Dr. H.E.W.: Exactly. I have to grant the guys this much: They stood up for me...to a point. They said, “We're NOT a surf band. We have all these great songs and this great singer.” The RCA guy said, “If you're a surf band, you get signed. If you're not a surf band, you don't. Leave the singer in Boulder and come with me to California .”
They couldn't say no. So they became the legendary Astronauts. They had a hit. They toured. They were in movies. They were told to forget about me so they did.
Me: What happened to you?
Dr. H.E.W.: I went to med school and now I save the lives of hack music writers. (sighs) Are we almost done? I need to do my rounds.

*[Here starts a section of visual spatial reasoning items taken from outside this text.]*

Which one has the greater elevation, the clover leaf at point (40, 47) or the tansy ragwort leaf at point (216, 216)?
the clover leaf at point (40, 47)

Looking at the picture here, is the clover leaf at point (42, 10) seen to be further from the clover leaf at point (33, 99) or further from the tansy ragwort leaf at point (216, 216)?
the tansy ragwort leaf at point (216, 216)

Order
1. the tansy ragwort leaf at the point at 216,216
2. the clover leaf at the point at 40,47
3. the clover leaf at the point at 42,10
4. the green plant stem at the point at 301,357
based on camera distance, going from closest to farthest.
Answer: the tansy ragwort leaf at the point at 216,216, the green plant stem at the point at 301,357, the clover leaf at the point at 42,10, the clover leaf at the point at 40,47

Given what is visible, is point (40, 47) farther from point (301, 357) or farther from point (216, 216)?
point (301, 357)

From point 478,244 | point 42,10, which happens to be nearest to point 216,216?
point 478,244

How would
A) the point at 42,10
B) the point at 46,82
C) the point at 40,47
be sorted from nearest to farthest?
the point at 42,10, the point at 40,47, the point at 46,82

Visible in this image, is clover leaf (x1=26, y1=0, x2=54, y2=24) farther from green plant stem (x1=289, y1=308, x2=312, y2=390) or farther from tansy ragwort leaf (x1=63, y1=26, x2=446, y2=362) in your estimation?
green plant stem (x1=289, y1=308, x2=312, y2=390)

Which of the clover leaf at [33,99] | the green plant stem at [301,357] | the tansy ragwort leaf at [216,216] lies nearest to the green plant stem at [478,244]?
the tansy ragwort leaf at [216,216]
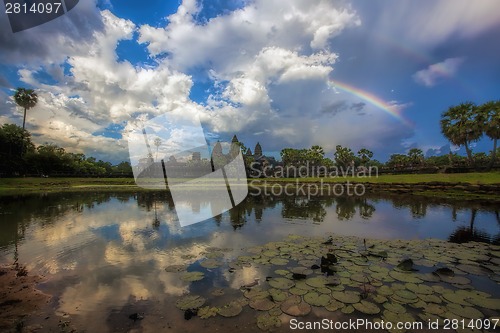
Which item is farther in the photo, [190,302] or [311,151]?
[311,151]

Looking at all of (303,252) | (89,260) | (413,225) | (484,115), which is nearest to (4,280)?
(89,260)

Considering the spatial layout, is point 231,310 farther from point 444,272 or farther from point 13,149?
point 13,149

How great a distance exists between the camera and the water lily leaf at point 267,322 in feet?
15.8

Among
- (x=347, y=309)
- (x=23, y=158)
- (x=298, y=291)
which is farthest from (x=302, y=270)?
(x=23, y=158)

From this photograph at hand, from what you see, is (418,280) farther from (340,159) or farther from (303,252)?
(340,159)

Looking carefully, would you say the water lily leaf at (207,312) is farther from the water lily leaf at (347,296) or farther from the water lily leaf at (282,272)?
the water lily leaf at (347,296)

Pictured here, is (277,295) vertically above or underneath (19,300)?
underneath

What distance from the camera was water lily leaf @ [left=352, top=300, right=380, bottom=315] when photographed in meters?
5.24

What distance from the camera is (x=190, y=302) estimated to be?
5770 mm

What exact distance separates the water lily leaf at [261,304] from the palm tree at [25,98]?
8439 cm

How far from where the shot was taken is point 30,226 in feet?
44.9

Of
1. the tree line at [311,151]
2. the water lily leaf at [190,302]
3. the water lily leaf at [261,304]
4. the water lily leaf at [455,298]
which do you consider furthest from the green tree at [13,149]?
the water lily leaf at [455,298]

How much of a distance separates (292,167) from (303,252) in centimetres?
8286

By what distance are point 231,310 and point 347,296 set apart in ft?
9.21
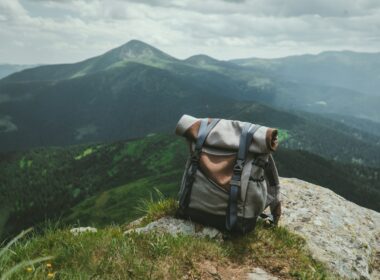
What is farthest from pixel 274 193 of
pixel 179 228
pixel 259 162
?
pixel 179 228

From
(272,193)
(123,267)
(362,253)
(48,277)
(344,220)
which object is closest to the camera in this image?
(48,277)

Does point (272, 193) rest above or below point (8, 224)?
above

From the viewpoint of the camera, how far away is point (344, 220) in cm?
911

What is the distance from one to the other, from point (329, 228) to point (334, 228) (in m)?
0.16

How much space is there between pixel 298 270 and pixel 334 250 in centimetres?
196

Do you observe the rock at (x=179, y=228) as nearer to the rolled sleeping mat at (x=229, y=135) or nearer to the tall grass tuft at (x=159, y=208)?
the tall grass tuft at (x=159, y=208)

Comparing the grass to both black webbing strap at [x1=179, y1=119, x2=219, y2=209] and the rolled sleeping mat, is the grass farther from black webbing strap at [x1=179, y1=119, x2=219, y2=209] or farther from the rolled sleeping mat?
the rolled sleeping mat

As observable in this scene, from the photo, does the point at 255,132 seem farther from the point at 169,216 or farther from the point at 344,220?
the point at 344,220

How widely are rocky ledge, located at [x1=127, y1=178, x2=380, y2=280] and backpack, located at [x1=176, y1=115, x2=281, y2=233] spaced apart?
0.44 meters

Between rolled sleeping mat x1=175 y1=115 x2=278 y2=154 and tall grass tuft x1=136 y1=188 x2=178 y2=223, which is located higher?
rolled sleeping mat x1=175 y1=115 x2=278 y2=154

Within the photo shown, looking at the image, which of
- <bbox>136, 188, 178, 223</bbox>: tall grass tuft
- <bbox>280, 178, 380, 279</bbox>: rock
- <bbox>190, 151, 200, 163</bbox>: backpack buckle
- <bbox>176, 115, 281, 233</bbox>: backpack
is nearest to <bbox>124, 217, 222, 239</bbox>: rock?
<bbox>176, 115, 281, 233</bbox>: backpack

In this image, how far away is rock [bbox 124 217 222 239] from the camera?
664 cm

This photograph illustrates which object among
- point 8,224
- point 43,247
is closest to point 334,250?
point 43,247

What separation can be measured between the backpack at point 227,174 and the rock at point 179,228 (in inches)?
4.8
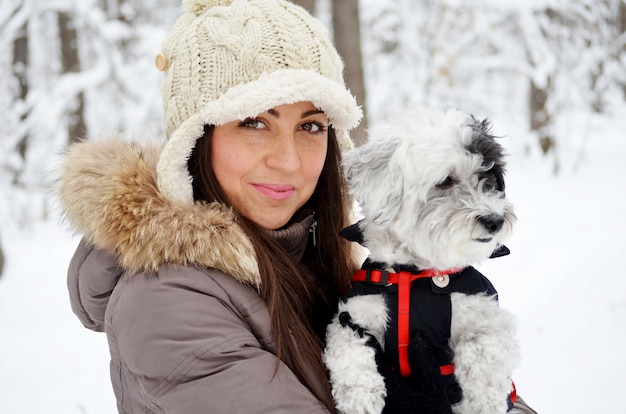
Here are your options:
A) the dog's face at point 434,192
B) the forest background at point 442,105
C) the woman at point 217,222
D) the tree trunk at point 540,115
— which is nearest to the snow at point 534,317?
the forest background at point 442,105

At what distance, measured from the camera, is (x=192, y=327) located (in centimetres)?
154

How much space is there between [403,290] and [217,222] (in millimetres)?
771

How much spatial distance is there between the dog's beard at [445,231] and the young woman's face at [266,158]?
1.41 feet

Me: Wait a minute. So you're telling me that you could have been bigger than the Beatles but you gave it away so you could have a tryst on top of a building while your band played a Ray Charles song for ninety minutes?
Dr. H.E.W.: Yes.
Me: Not only that, but the sole reason the Astronauts ever got signed was because a PR man from RCA got into an orgy with the band and some female fans after hearing a ninety minute version of a Ray Charles song?
Dr. H.E.W: If you want to put it that way, yes.
Me: What happened to the Society of the Free and Easy?
Dr. H.E.W.: It's still free, but it's not so easy, if you can dig what I'm saying.
With that, the good doctor left, never to be seen again. I was discharged the next day.